• **SELECTED TEXT**:
Tali-Banned
The pledge from Afghanistan's Taliban regime to destroy all the country's "un-Islamic" statues, including two giant fifth-century Buddhas, provided editorial writers with many of their favorite indignation-producing elements: an obvious villain, an evil deed, a foreign setting, and the cachet of culture.
A piece in Britain's Observer placed the Taliban's "heritage terrorism" in historical context: "Smashing images is as old as human hatred." From the Old Testament through the Reformation, world wars, and the fall of the Soviet Union, statues have gone under the hammer. But what are the Taliban's motivations? The author, a veteran foreign correspondent, identified two aims:
One is nationalist as much as religious. It is to invent a completely new, completely untrue past for Afghanistan, in which no trace of any other religion or empire or regime apart from their own can be found. … The second motive is a mixture of revenge and reproach. The Taliban leaders are hurt by the West's disgust with them. They know the rich West cares desperately about the archaeological heritage of Afghanistan; this is a way to hit back.
Hong Kong's South China Morning Post presented the destruction order as the latest in a long line of "harsh" measures since the Taliban took Kabul in 1996—following prohibitions on portraits, photographing living people, dancing, music, kite-flying, and the keeping of pigeons. An op-ed in the Independent of London declared that these colorful restrictions "might have made them a bit of a joke to the rest of the world, but Afghanistan's exports of opium and terrorism are anything but amusing." It said:
As an act of cultural desecration, attacking [the Bamiyan Buddhas] is on a par with demolishing Angkor Wat or the Pyramids at Giza. But one should not become so absorbed in mourning these ancient stones that one forgets what the Taliban is doing every day to the people of Afghanistan—especially the women. … [Y]ou cannot expect the people of Afghanistan to worry about what the Taliban is doing to old stones when you see what it is doing to them.
An editorial in the Independent made a similar point, claiming that the assault on Afghanistan's cultural heritage is by no means the Taliban's worst outrage:
Let us leave aside the regime's support for terrorism, and its sheltering of Osama bin Laden. It has trampled upon the rights of women and ignored elementary human rights. It bans drugs, yet has presided over a massive heroin export trade. … Afghanistan was three-quarters ruined by the time the Soviet Union pulled out its troops in 1989; by every discernible economic measure, the ruin is now complete.

• **EXERCISE TASK**: Write out the article on the Taliban and the statues between "Tali-Banned" and "cachet of culture.", inclusive, changing "editorial writers" to "opinion writers".

• **ENTRIES SHOWN**:
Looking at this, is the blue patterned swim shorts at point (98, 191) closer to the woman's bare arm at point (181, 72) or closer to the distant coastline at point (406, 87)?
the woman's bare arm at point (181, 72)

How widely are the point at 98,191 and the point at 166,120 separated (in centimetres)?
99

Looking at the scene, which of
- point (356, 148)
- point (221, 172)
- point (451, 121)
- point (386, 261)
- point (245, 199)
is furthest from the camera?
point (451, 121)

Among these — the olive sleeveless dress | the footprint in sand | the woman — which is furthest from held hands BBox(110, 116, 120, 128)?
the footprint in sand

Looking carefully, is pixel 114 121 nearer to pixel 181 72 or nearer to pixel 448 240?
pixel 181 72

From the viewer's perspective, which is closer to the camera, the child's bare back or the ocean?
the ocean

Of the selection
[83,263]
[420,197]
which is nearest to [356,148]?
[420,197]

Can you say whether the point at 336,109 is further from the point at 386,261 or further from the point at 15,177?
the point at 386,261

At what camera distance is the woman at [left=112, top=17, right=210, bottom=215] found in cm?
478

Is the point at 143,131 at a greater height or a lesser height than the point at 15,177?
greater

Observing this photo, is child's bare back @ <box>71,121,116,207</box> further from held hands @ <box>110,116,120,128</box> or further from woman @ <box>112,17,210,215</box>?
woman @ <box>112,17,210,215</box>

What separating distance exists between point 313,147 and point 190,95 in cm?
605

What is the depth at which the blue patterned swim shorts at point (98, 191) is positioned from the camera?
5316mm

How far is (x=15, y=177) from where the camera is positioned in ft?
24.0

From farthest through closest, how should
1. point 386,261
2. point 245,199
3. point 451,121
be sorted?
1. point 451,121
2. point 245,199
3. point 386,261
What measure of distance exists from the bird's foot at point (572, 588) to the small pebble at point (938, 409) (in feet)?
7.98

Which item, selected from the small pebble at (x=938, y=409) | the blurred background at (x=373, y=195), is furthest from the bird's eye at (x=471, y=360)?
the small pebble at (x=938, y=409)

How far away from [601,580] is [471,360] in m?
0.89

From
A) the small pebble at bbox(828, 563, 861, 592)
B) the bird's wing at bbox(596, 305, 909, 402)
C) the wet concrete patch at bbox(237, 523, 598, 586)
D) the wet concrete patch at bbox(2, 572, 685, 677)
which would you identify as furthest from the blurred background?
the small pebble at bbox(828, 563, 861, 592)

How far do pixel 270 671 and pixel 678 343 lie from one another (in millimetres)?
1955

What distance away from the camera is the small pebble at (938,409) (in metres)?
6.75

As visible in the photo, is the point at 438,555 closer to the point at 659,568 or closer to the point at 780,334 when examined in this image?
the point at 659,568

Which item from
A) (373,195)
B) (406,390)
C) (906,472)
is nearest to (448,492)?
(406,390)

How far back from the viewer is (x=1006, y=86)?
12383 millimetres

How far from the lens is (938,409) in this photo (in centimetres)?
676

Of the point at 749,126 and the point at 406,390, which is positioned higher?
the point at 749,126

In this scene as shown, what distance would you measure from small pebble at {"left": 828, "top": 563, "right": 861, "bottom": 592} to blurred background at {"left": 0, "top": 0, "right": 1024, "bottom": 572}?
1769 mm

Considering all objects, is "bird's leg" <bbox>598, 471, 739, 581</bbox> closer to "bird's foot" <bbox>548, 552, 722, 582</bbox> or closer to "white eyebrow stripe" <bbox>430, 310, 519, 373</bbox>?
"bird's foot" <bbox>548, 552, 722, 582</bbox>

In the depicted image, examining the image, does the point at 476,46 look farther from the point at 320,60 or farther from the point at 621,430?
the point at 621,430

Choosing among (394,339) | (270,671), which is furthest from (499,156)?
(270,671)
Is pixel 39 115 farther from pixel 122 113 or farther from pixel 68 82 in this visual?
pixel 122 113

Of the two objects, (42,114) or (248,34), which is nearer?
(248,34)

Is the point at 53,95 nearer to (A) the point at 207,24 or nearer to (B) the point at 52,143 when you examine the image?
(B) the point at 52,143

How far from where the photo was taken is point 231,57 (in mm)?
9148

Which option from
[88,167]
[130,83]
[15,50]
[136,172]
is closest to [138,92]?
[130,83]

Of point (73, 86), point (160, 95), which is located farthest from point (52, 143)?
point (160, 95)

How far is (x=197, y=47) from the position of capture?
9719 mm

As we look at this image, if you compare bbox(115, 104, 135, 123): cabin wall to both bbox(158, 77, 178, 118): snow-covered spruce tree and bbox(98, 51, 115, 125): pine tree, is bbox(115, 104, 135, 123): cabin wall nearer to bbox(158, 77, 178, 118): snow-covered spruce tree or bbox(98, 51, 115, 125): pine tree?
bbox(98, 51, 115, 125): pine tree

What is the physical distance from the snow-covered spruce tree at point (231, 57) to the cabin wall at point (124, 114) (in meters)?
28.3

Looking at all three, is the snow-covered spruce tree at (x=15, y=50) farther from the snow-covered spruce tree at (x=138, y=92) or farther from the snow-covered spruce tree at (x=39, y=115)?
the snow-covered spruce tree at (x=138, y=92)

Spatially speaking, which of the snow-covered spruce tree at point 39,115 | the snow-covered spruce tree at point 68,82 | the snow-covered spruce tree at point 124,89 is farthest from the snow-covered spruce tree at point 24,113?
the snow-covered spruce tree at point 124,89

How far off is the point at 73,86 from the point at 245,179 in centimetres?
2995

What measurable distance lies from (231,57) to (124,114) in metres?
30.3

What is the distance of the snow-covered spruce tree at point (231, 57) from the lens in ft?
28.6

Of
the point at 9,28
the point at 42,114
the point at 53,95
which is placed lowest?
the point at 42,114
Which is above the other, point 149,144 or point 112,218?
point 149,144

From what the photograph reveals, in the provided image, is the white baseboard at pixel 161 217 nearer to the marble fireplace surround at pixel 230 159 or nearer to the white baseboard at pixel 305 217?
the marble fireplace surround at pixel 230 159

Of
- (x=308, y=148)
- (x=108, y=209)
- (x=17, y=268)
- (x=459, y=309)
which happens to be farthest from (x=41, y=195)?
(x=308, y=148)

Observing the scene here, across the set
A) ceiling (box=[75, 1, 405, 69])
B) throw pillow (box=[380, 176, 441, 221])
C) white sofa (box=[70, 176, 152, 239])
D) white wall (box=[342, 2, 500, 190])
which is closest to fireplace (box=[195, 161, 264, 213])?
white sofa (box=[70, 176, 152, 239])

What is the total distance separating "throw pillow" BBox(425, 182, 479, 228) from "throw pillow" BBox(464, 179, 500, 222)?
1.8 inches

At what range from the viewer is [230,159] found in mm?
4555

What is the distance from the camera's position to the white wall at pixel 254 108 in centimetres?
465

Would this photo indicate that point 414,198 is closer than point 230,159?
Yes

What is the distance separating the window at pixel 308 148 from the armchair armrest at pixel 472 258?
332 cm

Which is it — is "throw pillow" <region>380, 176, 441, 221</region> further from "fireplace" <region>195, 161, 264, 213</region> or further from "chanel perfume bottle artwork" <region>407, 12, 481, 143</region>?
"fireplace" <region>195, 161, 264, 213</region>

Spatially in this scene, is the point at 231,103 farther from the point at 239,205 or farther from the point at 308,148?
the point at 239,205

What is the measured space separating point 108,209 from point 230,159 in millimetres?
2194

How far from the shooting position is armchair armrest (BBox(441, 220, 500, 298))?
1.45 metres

• **RESPONSE**:
Tali-Banned
The pledge from Afghanistan's Taliban regime to destroy all the country's "un-Islamic" statues, including two giant fifth-century Buddhas, provided opinion writers with many of their favorite indignation-producing elements: an obvious villain, an evil deed, a foreign setting, and the cachet of culture.